Ktoś źle zaplanował nasz los. Zmieńmy to.
Rozdział siódmy
"Najlepsze co mam"
Patrzył jak Granger odchodzi do szafki z ingrediencjami. Blaise miał rację. Ona była naprawdę ładna.
To Granger!Opanuj się Smoku!
Poczuł jak coś małego ląduje na ławce przed nim. Była to kartka papieru zwinięta w kulkę. Odwinął ją i zobaczył kilka linijek tekstu napisanych niedbałym pismem jego przyjaciela.
Nawet nie wiesz jak mi się dobrze siedzi z rudą Weasleyówną.
Rumieni się i dostaje szału za każdym razem gdy nazywam ją gorącą kocicą.

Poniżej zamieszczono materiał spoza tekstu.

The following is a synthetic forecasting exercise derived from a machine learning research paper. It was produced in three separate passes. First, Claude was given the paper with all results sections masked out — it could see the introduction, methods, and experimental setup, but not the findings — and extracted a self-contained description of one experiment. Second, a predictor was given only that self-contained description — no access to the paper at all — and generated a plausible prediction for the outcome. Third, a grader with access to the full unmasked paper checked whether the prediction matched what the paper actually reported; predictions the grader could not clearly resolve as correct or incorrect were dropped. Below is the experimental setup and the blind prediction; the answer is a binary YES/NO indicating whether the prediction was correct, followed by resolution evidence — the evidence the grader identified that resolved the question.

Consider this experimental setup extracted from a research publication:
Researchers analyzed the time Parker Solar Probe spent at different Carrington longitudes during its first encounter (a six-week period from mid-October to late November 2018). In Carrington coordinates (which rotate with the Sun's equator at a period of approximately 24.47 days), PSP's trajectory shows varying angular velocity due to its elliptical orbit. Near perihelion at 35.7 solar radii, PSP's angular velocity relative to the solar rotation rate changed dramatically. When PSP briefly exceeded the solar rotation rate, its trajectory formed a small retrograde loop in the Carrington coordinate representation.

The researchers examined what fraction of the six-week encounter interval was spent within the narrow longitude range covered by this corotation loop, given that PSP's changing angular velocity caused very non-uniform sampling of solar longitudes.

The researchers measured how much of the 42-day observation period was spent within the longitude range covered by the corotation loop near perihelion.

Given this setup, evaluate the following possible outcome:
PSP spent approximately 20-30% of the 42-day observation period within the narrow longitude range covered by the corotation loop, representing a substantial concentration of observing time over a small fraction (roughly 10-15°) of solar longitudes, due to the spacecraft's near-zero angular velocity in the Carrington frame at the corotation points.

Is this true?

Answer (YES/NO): NO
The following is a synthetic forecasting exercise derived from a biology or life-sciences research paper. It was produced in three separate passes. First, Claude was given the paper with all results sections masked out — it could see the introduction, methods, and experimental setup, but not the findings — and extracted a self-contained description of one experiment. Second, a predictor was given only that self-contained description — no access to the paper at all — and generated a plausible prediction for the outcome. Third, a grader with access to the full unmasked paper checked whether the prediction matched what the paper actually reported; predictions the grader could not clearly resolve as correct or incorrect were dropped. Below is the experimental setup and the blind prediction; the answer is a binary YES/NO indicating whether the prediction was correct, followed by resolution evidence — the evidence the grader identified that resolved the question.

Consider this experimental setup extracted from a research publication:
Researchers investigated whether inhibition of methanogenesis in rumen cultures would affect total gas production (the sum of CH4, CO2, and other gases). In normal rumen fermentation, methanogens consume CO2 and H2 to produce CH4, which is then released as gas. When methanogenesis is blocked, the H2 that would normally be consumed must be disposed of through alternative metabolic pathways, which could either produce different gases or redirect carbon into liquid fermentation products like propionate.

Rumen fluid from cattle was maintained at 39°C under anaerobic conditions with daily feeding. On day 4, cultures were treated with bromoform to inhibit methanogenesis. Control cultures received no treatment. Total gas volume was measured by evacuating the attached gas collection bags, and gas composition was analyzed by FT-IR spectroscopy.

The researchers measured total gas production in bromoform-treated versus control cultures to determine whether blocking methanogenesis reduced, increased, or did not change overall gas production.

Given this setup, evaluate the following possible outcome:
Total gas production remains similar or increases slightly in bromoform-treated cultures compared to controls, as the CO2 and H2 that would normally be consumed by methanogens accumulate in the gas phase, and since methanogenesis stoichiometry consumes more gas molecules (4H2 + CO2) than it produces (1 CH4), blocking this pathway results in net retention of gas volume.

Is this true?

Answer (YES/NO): NO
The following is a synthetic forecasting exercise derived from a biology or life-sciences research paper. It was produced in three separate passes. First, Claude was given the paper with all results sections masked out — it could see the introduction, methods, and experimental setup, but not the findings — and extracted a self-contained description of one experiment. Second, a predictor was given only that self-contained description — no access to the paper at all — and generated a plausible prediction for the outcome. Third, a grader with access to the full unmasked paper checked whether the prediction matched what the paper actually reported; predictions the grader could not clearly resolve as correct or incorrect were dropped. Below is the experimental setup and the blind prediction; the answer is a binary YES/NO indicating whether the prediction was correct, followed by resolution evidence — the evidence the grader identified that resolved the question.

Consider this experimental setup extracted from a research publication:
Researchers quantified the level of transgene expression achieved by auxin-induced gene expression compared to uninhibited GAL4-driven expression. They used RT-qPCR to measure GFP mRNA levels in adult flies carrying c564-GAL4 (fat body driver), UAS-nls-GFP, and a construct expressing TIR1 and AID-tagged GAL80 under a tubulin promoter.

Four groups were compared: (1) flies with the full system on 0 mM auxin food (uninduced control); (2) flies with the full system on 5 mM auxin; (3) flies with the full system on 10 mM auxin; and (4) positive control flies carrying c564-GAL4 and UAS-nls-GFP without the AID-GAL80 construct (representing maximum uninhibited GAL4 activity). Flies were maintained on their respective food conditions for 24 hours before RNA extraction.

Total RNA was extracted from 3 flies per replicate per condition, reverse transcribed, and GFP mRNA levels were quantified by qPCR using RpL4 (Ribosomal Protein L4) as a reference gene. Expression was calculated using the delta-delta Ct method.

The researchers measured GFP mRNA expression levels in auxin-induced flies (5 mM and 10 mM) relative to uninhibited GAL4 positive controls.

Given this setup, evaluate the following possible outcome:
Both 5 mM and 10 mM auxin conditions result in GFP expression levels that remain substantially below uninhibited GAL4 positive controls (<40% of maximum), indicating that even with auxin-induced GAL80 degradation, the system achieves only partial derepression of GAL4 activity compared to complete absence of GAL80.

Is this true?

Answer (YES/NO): NO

Parsknął śmiechem. Wyobraził sobie siebie na miejscu Blaise'a. Ciekawe jak zareagowałaby Granger gdyby nazwał ją na przykład piękną smoczycą albo coś w tym rodzaju.
***
Harry kilkakrotnie spróbował dowiedzieć się od Ginny co wydarzyło się między nią a Blaisem na eliksirach. Przez cały dzień chodziła cała czerwona na twarzy i łatwo było ją zdenerwować.
Cieszył się, że z powodu szlabanu Rona nie będą mieli dzisiaj treningu bo Ruda wyglądała tak jakby miała kogoś zabić kaflem.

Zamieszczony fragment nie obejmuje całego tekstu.